Teacher of the month
Special ed teacher works to keep students in regular classrooms
Staff writer
Hillsboro High School special education teacher Charla Heddin works each day to reduce the amount of time students spend with her.
It isn’t that she doesn’t like her students, but it is preferable for students to spend as much time in a regular classroom as possible, she said. The ultimate goal is to help students transition out of special education entirely.
“It’s huge to be in a regular classroom,” HHS Principal Max Heinrichs said.
He said Heddin is a good teacher. However, she can’t specialize as much as regular classroom teachers. A math teacher can focus on math, and an English teacher can focus on English, but special education teachers have to have a broad enough skill set to teach math, English, and other subjects, he said.
“We help students with all of the subjects in the core curriculum,” Heddin said.
Each year, HHS transitions two to four students out of special education, Heddin said. Most are juniors and seniors.
Special education includes teaching skills and strategies that students can use to succeed in regular classes, such as good study habits. Heddin compared the difficulties a student might face without such tools to a physically handicapped student in physical education.
“If you had a student with no arms and no legs and asked them to climb a rope, it would be pretty difficult for them,” she said.
Nonetheless, special education students can go on to succeed in academic pursuits.
“Some of our greatest minds have been students who in their childhood were labeled special education students,” Heddin said.
Famed physicist Albert Einstein struggled in school, she said.
“He was misunderstood by his teachers because they didn’t understand the way he thought,” she added.
Heddin works to promote understanding as a two-way street. She wants to help students understand their teachers and teachers understand their students.
Her mother, Margo Busher of Larned, was her inspiration to become a special education teacher.
“My mom was a special education teacher for 30 years, so I followed in her footsteps,” Heddin said.
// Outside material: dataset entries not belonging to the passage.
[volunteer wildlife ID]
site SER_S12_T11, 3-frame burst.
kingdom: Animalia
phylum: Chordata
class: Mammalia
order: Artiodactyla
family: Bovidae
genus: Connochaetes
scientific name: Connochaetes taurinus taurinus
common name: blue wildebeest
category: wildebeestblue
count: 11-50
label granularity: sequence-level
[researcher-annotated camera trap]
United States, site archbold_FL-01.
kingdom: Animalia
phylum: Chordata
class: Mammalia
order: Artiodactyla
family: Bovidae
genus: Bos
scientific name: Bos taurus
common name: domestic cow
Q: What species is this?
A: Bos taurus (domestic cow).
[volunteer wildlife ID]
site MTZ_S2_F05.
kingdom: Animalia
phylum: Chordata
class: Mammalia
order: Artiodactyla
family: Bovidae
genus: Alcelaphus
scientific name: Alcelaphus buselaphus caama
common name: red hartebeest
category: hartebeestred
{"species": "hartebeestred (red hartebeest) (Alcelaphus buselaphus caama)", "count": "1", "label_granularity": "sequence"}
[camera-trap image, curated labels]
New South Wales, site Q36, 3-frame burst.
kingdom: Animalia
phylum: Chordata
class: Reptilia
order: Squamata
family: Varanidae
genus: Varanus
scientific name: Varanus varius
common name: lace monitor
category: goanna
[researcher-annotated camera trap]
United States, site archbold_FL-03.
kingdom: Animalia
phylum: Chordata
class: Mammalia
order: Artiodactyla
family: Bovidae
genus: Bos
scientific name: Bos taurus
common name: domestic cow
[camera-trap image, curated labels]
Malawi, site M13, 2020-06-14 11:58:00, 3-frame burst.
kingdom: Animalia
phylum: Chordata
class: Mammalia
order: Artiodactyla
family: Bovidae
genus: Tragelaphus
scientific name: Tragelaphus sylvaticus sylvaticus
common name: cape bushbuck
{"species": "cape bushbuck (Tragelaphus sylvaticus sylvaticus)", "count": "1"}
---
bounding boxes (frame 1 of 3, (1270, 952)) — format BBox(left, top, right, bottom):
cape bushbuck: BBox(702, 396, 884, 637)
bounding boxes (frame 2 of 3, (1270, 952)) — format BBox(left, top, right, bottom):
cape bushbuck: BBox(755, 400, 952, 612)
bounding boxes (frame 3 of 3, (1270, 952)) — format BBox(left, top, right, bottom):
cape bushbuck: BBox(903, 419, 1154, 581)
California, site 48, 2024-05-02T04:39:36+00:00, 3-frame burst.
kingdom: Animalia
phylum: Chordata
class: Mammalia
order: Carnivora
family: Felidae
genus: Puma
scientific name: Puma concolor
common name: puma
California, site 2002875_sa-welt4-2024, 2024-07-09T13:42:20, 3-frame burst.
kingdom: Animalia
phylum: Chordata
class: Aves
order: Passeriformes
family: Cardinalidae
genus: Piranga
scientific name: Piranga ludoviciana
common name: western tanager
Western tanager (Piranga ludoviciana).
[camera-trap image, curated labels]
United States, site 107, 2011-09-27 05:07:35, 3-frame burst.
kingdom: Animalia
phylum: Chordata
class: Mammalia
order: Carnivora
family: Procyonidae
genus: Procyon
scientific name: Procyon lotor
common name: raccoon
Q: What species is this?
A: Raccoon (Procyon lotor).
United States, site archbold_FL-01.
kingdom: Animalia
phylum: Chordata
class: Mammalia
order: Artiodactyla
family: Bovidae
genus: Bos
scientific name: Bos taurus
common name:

Heddin is in her third year of teaching at HHS, and her 12th year teaching overall. She earned bachelor’s degrees in psychology and special education and a master’s degree in emotional disturbance and behavior disorders from Emporia State University and a master’s degree in building administration from Pittsburg State University.
She and her husband, Dan, of rural Hesston, have three children: a son, Max; and two daughters, Veronica and Ruth. They are also in the process of adopting.